To learn about visualization and analytics capabilities for peptides, see Bioinformatics. For chemical utilities, see Cheminformatics. For assay data integration options, see Curves.
Sequence analysis
Can I filter or search peptides by architecture or sequence similarity?
- Text-based filtering: available for FASTA using text filter
- Sequence similarity and diversity searches: use Bio > Search > Similarity and Diversity tools
- Substructure search: convert sequences to molecular form and apply the substructure filter
Does Datagrok support sequence alignment?

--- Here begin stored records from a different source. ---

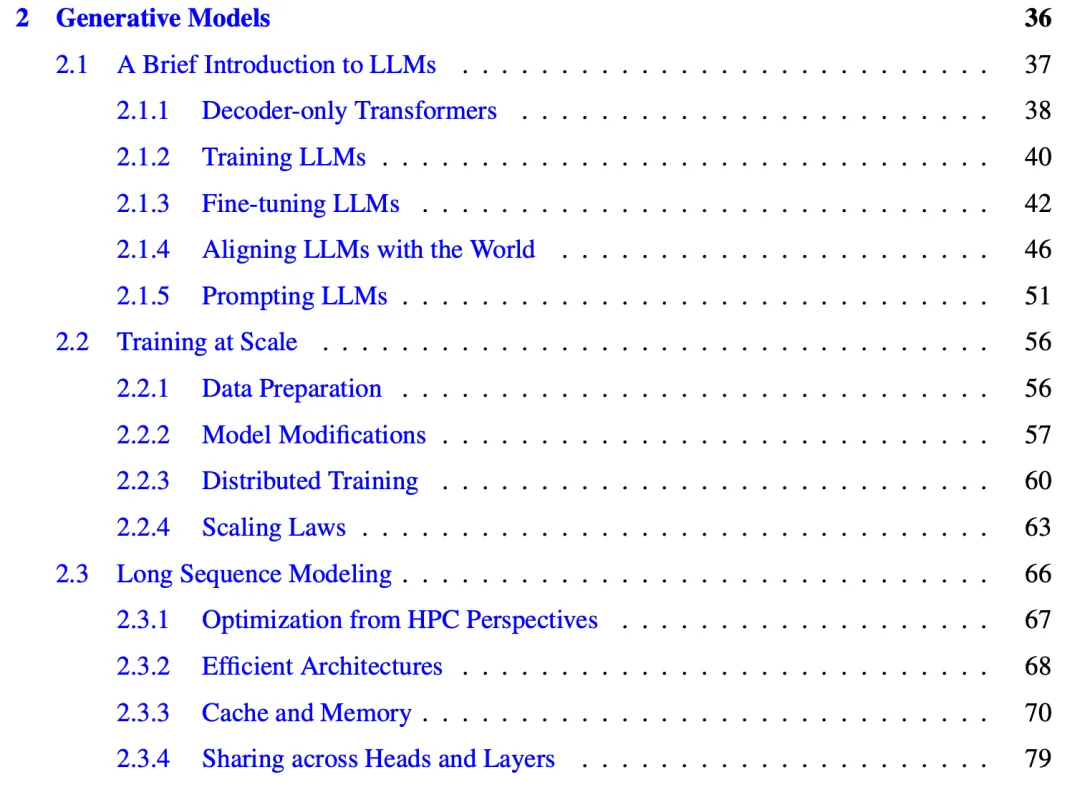 2 Generative Models 36

2.1 A Brief Introduction to LLMs 37

2.1.1 Decoder-only Transformers 38

2.1.2 Training LLMs 40

2.1.3 Fine-tuning LLMs 42

2.1.4 Aligning LLMs with the World 46

2.1.5 Prompting LLMs 51

2.2 Training at Scale 56

2.2.1 Data Preparation 56

2.2.2 Model Modifications 57

2.2.3 Distributed Training 60

2.2.4 Scaling Laws 63

2.3 Long Sequence Modeling 66

2.3.1 Optimization from HPC Perspectives 67

2.3.2 Efficient Architectures 68

2.3.3 Cache and Memory 70

2.3.4 Sharing across Heads and Layers 79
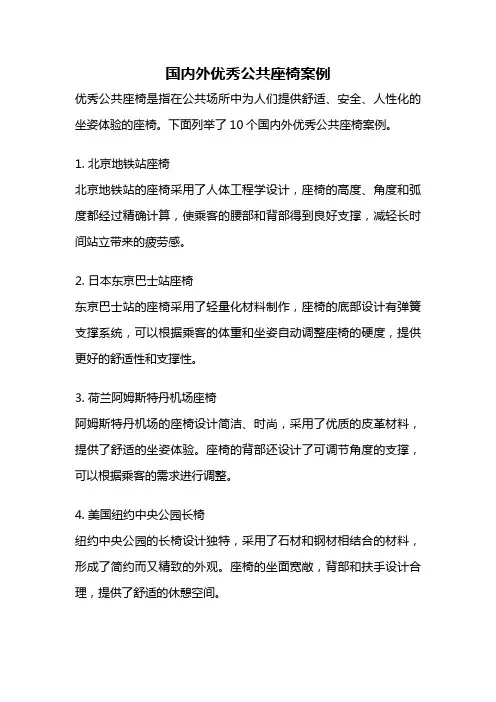 国内外优秀公共座椅案例

优秀公共座椅是指在公共场所中为人们提供舒适、安全、人性化的坐姿体验的座椅。下面列举了 10 个国内外优秀公共座椅案例。

1. 北京地铁站座椅

北京地铁站的座椅采用了人体工程学设计，座椅的高度、角度和弧度都经过精确计算，使乘客的腰部和背部得到良好支撑，减轻长时间站立带来的疲劳感。

2. 日本东京巴士站座椅

东京巴士站的座椅采用了轻量化材料制作，座椅的底部设计有弹簧支撑系统，可以根据乘客的体重和坐姿自动调整座椅的硬度，提供更好的舒适性和支撑性。

3. 荷兰阿姆斯特丹机场座椅

阿姆斯特丹机场的座椅设计简洁、时尚，采用了优质的皮革材料，提供了舒适的坐姿体验。座椅的背部还设计了可调节角度的支撑，可以根据乘客的需求进行调整。

4. 美国纽约中央公园长椅

纽约中央公园的长椅设计独特，采用了石材和钢材相结合的材料，形成了简约而又精致的外观。座椅的坐面宽敞，背部和扶手设计合理，提供了舒适的休憩空间。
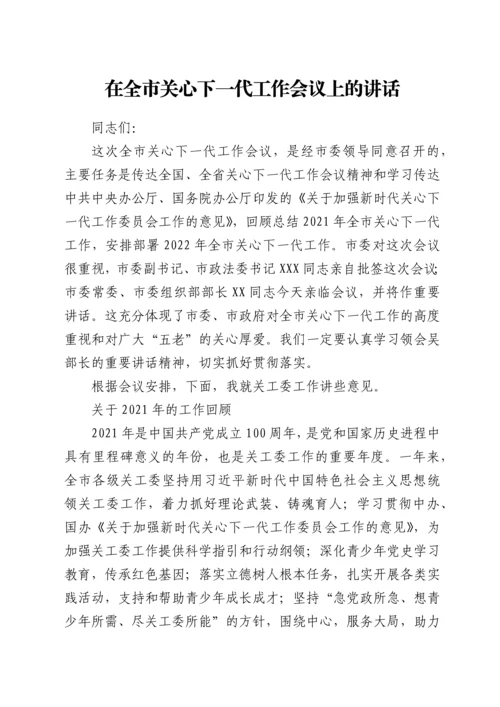 在全市关心下一代工作会议上的讲话

同志们:

这次全市关心下一代工作会议，是经市委领导同意召开的，主要任务是传达全国、全省关心下一代工作会议精神和学习传达中共中央办公厅、国务院办公厅印发的《关于加强新时代关心下一代工作委员会工作的意见》，回顾总结 2021 年全市关心下一代工作，安排部署 2022 年全市关心下一代工作。市委对这次会议很重视，市委副书记、市政法委书记 XXX 同志亲自批签这次会议;市委常委、市委组织部部长 XX 同志今天亲临会议，并将作重要讲话。这充分体现了市委、市政府对全市关心下一代工作的高度重视和对广大“五老”的关心厚爱。我们一定要认真学习领会吴部长的重要讲话精神，切实抓好贯彻落实。

根据会议安排，下面，我就关工委工作讲些意见。

关于 2021 年的工作回顾

2021 年是中国共产党成立 100 周年，是党和国家历史进程中具有里程碑意义的年份，也是关工委工作的重要年度。一年来，全市各级关工委坚持用习近平新时代中国特色社会主义思想统领关工委工作，着力抓好理论武装、铸魂育人；学习贯彻中办、国办《关于加强新时代关心下一代工作委员会工作的意见》，为加强关工委工作提供科学指引和行动纲领；深化青少年党史学习教育，传承红色基因；落实立德树人根本任务，扎实开展各类实践活动，支持和帮助青少年成长成才；坚持“急党政所急、想青少年所需、尽关工委所能”的方针，围绕中心，服务大局，助力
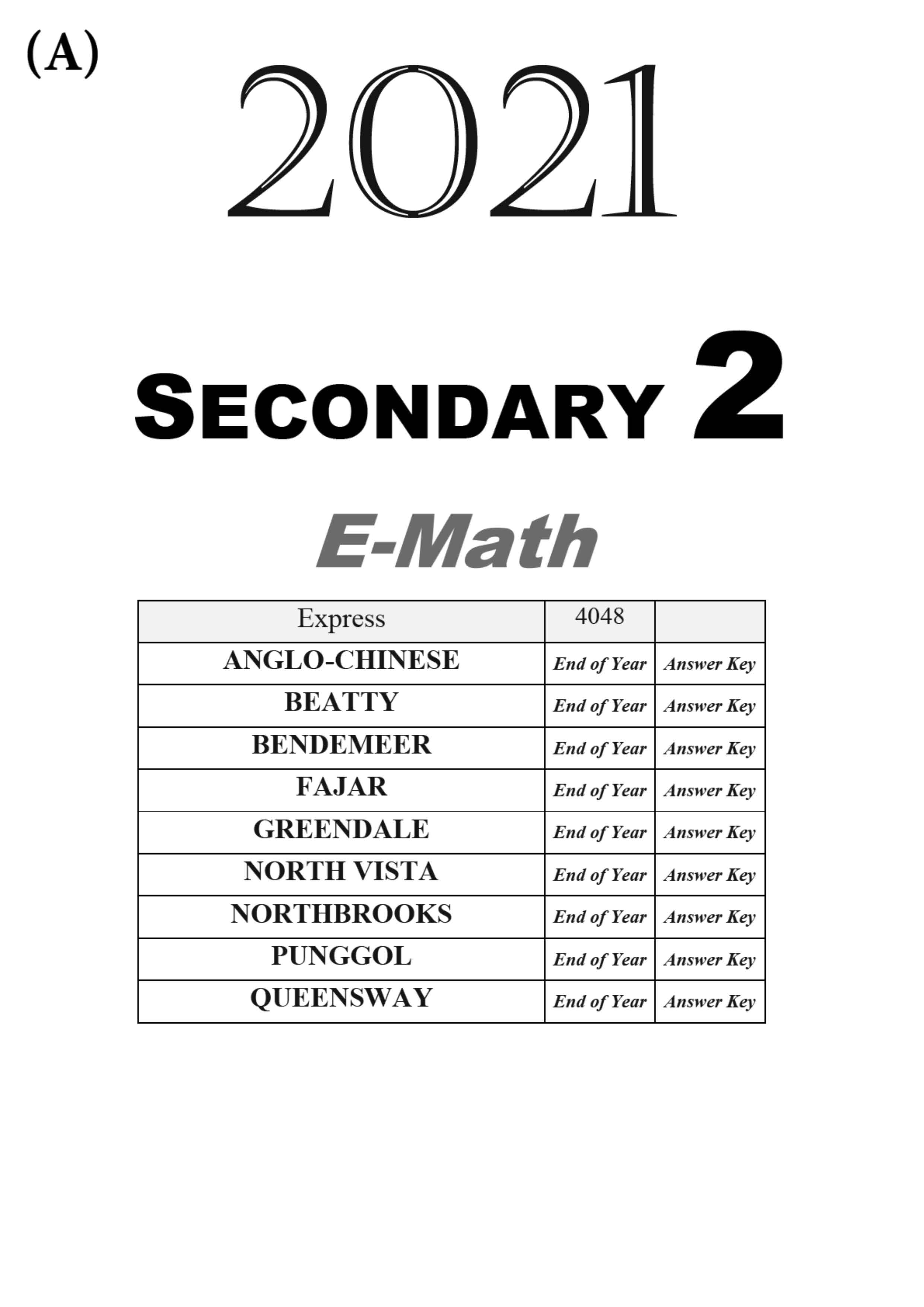 (A)

2021

SECONDARY 2

E-Math

| Express | 4048 | |
|---|---|---|
| ANGLO-CHINESE | End of Year | Answer Key |
| BEATTY | End of Year | Answer Key |
| BENDEMEER | End of Year | Answer Key |
| FAJAR | End of Year | Answer Key |
| GREENDALE | End of Year | Answer Key |
| NORTH VISTA | End of Year | Answer Key |
| NORTHBROOKS | End of Year | Answer Key |
| PUNGGOL | End of Year | Answer Key |
| QUEENSWAY | End of Year | Answer Key |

Yes. Datagrok supports MSA using K-Align for canonical sequences and PepSEA for non-canonical sequences (learn more). For visual summaries of aligned sequences, use the WebLogo viewer.
Does Datagrok support peptide SAR analysis?
Yes. Datagrok provides an interactive environment for exploring sequence-activity relationships. It combines visualization, clustering, and statistical tools to help you identify key mutation sites, visualize sequence variability, and compare peptide properties with assay results. Learn more.
Does Datagrok support mutation-cliff analysis for peptides?
Yes. The Mutation Cliffs viewer identifies sequence positions where single-monomer substitutions cause significant activity changes. You can configure the minimum activity difference threshold to focus on the most impactful mutations and filter by specific positions.
Does Datagrok support matched pairs analysis for peptides?
Yes. The Mutation Cliffs mode of the Sequence Variability Map systematically compares peptides that differ by a single monomer substitution. For each position-monomer pair, it displays the number of matched pairs (circle size), mean activity change (color), and detailed statistics in the Context Panel.
Does Datagrok support invariance mapping and positional filtering for peptide sequences?
Yes. Datagrok includes tools for visualizing and filtering sequence variability across positions:
- Invariance mapping: use WebLogo to show monomer frequencies at each position, or Sequence Variability Map in Invariant Map mode to show position-specific frequencies and related statistics
- Positional filtering: click any cell in the Sequence Variability Map to select all sequences containing that monomer-position pair. Selected sequences are displayed in the Selection table and Context Panel. You can also use the monomer search filter to find specific residues across positions
Does Datagrok support statistical analysis for peptides?
Yes. The sequence Position Statistics viewer displays box or violin plots of selected properties across different motifs or positions, helping correlate sequence patterns with assay results or molecular properties. You can also use hypothesis testing tools, including MVA and ANOVA.